I'll say its not _bad_. I've seen worse. Way worse. But it just doesn't go anywhere. At all.

It seems like the author has some idea of a story. Fox lady gets fired and randomly drops everything to move to some weird place that isn't explained with a cast of LOLRANDUMB characters. 

aaaaaaaaaand that's it.

Everything in between is just random wacky stuff. In the 56 pages all that happens is they get on a bus and crash into the woods. That's it. Not to mention two of the characters are borderline offensive. Haha the skinny girl thinks she's fat cause she has self image issues! The wacky randumb bat character is probably autistic or something isn't that funny! In those 56 pages _nothing happens_ other than wacky shit with dumb characters.

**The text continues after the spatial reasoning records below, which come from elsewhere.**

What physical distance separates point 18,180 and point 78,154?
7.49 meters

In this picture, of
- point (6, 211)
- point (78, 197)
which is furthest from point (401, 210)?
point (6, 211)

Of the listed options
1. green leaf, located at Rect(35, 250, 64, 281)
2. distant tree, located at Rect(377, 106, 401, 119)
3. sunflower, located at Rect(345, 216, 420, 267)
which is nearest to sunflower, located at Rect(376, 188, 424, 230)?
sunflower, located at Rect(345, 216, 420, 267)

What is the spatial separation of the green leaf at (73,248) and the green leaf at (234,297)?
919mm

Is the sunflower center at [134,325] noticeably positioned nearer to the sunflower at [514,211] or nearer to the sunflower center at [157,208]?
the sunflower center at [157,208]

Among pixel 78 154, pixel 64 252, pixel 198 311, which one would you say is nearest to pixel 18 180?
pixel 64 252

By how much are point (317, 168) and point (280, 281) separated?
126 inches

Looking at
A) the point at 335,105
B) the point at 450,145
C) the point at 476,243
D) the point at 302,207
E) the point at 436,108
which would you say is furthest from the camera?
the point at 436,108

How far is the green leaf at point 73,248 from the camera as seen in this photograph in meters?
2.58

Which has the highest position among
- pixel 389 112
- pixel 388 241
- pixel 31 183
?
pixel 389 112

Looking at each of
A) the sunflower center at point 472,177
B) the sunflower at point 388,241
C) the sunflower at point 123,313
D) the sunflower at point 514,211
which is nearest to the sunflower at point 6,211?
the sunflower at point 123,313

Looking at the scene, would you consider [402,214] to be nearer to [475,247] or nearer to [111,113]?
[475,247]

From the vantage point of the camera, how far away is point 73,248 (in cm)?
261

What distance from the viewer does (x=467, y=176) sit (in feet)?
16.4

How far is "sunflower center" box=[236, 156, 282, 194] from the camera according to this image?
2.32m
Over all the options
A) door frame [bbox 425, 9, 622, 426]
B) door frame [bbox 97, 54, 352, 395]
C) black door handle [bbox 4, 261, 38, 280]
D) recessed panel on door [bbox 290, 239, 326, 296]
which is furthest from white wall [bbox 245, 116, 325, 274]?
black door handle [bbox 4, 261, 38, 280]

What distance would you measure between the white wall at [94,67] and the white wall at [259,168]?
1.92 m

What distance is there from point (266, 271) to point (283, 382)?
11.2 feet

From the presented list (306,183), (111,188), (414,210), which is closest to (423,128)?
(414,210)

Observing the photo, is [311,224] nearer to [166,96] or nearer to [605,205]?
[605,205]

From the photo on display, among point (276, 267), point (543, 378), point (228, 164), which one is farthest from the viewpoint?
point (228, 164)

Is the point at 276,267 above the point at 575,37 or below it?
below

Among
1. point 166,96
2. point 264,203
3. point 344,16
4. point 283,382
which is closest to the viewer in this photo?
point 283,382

I just find it odd that the author clearly has some kind of idea of where the (poorly explained) story is going, but just... nothing happens.


----------



## septango (May 26, 2013)

Mentova said:


> I read it out of boredom.
> 
> 
> It seems like the author has some idea of a story. Fox lady gets fired and randomly drops everything to move to some weird place that isn't explained with a cast of LOLRANDUMB characters.
> ...



as I said, post-modernism


----------



## Judge Spear (Jun 2, 2013)

Mentova said:


> I read it out of boredom.
> 
> Just... what?
> 
> ...



That's what I figured was going on...nothing. :I

Zoophobia is wacky, but it goes somewhere at least. Same for Sequential Arts.



septango said:


> as I said, post-modernism



Which isn't really a good explanation.


----------